La commission a pris note de ces indications. Elle observe que la résolution no 590/1980 est un texte réglementaire promulgué par le ministre-président du CETSS, qu'elle fixe les faits à porter au dossier professionnel par les "assemblées de mérites et démérites du travail" et qu'elle définit ces mérites et démérites respectivement dans ses paragraphes 5 et 7. La commission considère donc qu'il s'agit bien de critères d'évaluation professionnelle du travailleur, fixés par le gouvernement, comme le montrent notamment les critères se rapportant aux résultats du travail et aux qualifications professionnelles définis aux points a) à d), et e) et h) du même paragraphe 5 de la résolution (par exemple désignation comme meilleur travailleur de l'année; contribution au relèvement de la productivité et de la qualité des services; réussite aux examens de capacité technique ou d'instructeur).

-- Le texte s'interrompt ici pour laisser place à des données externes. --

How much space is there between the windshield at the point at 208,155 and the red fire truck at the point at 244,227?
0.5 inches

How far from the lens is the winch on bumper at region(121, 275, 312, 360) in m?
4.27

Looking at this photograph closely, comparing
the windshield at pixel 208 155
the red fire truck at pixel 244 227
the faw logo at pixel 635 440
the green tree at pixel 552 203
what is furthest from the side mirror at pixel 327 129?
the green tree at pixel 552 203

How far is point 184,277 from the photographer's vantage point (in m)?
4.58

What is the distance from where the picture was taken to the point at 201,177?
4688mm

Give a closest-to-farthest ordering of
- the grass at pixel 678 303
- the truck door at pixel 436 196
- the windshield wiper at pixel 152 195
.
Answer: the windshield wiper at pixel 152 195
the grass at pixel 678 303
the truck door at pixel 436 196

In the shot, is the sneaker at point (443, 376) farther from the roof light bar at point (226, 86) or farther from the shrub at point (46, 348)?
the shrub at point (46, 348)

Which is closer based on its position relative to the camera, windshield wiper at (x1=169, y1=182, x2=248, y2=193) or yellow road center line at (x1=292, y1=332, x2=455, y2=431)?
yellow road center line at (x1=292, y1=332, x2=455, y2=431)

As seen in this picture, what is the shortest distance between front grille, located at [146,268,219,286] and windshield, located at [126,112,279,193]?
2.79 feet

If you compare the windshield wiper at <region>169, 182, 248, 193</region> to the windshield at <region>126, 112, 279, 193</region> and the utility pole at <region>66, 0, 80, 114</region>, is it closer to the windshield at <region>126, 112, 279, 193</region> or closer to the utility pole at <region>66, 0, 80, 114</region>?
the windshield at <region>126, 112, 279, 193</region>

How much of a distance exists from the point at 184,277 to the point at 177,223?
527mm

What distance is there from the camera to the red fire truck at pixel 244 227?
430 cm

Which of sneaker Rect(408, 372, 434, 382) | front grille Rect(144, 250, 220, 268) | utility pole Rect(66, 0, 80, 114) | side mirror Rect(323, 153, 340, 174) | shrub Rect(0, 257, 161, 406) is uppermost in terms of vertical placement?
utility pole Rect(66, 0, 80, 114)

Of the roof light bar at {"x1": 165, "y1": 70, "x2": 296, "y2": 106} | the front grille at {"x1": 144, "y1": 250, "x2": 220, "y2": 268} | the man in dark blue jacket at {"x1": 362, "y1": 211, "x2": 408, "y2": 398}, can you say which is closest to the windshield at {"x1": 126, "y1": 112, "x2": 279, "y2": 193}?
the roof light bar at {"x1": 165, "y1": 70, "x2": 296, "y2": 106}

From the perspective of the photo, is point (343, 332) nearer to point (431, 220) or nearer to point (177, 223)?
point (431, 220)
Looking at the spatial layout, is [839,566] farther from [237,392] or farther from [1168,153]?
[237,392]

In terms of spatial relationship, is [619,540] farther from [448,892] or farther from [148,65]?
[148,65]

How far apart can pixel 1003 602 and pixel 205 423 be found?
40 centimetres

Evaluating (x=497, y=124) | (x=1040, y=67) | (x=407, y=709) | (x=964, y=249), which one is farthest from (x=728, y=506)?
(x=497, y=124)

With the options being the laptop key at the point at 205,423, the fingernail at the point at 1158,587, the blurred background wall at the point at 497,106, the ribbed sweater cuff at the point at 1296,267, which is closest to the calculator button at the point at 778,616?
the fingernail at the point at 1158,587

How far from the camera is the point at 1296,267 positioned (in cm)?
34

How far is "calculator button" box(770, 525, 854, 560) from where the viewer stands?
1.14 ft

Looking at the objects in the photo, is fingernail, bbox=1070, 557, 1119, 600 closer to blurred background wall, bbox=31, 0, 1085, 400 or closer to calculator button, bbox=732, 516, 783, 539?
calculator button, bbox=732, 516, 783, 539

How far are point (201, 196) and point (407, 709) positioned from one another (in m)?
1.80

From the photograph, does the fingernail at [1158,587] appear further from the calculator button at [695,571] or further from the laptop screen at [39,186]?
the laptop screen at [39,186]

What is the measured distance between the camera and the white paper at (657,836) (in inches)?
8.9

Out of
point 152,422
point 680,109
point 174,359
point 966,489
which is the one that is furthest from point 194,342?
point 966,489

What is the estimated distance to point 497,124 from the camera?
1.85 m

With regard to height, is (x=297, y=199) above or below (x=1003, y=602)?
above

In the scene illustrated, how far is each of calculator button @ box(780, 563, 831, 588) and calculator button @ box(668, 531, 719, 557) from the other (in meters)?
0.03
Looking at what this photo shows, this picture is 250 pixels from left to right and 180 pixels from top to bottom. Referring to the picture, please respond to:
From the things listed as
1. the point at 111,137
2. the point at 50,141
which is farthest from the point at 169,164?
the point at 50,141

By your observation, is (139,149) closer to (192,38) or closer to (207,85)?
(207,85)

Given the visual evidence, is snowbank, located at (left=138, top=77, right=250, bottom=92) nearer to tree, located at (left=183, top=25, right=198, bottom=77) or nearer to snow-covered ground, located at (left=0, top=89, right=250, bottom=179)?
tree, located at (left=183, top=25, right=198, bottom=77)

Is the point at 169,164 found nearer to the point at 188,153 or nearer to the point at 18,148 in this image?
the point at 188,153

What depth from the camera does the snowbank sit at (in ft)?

La commission note en outre, d'après la déclaration du gouvernement, que sur la base de ces mérites, les organisations syndicales distribuent des stimulants moraux et matériels (tels que séjours touristiques nationaux ou internationaux à bas prix ou gratuits ou possibilité d'acquérir des articles rares dans le pays). La commission considère que ces privilèges et prestations en nature constituent des éléments des conditions d'emploi. Elle estime, par conséquent, que le fait que leur distribution soit effectuée sur la base de mérites se rapportant au travail décidés par des organisations syndicales ne dispense pas de l'obligation, aux termes de la convention, d'assurer que les critères constitutifs de ces mérites ne comportent pas d'élément qui puisse donner lieu à discrimination, notamment sur la base de l'opinion politique (tel que le fait d'être désigné pour une mission de caractère internationaliste et y faire preuve d'une attitude conforme à l'internationalisme prolétarien). La commission estime de même que la mention au dossier professionnel de distinctions accordées pour "attitude révolutionnaire" en dehors du lieu de travail pourrait donner lieu à une telle discrimination.
La commission espère en conséquence que le gouvernement prendra les mesures nécessaires pour mettre la législation en conformité avec la convention sur ces points.
9. La commission adresse au gouvernement une demande directe portant sur d'autres points.